**TEXT EXCERPT:**
= = =

It’s hard to know exactly what went through the mind of a 17-year old boy when he boarded an aircraft carrier in 1943, a raw recruit preparing to steam off to war as just one of a crew of 3,500. But on August 16, 2018, it was possible to get an idea, when some of those same men re-boarded the USS Intrepid—now The Intrepid Air and Space Museum—docked on the west side of Manhattan, for the 75th anniversary celebration of the day the ship was commissioned.
The Intrepid was in service for 31 years, until 1974, and in that time saw action in World War II, the Cold War and the Vietnam war. It fought in the Battle of Leyte Gulf and in Okinawa and was struck by kamikaze planes; it was part of the U.S. Navy force deployed in the Caribbean during the Cuban Missile Crisis in 1962; and it was the prime recovery ship during the U.S.-Soviet space race, picking up Mercury astronaut Scott Carpenter after he splashed down in the Caribbean in 1962, and Gemini 3 astronauts Gus Grissom and John Young in 1965.
The ship has been weathered over the decades and the men, surely, have too. Still, more than 300 former crew members from all of the Intrepid’s eras were in attendance at the 75th birthday celebration. Among those who spoke with TIME were Ed Coyne and Ralph Forquer, both veterans of the ship’s very first crew in 1943; and John Olivera, who served on the Intrepid during the Carpenter splash down. War ships and their sailors all, eventually, pass into history, but the things they accomplished in their years of service endure.

= = =

**EXERCISE DATA:**
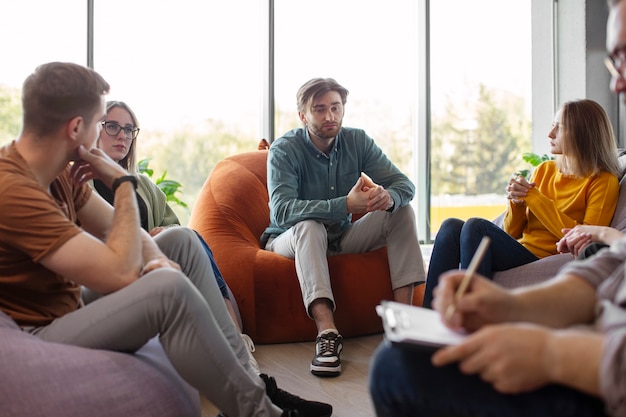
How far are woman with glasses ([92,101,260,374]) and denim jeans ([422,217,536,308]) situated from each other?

= = =

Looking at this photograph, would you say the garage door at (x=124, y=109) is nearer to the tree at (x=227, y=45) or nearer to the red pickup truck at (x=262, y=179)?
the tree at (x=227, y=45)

= = =

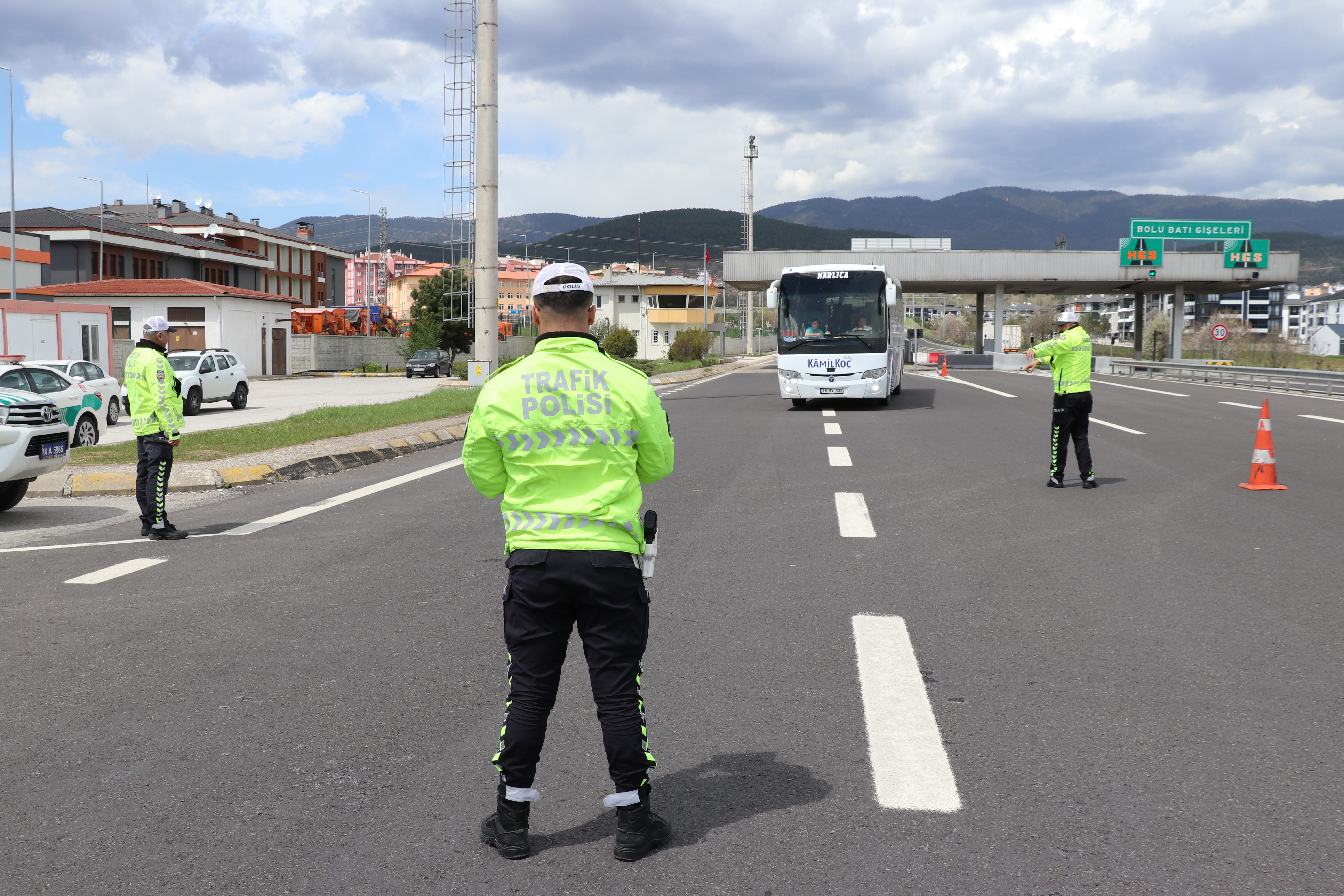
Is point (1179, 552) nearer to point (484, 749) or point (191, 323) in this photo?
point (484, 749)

= = =

**PROMPT 1:**
In the USS Intrepid passage above, transcribe the text from "The ship has" to "of service endure.".
**PROMPT 2:**
In the USS Intrepid passage above, how many former crew members attended the ship's 75th birthday celebration?

**OUTPUT 1:**
The ship has been weathered over the decades and the men, surely, have too. Still, more than 300 former crew members from all of the Intrepid’s eras were in attendance at the 75th birthday celebration. Among those who spoke with TIME were Ed Coyne and Ralph Forquer, both veterans of the ship’s very first crew in 1943; and John Olivera, who served on the Intrepid during the Carpenter splash down. War ships and their sailors all, eventually, pass into history, but the things they accomplished in their years of service endure.

**OUTPUT 2:**
More than 300.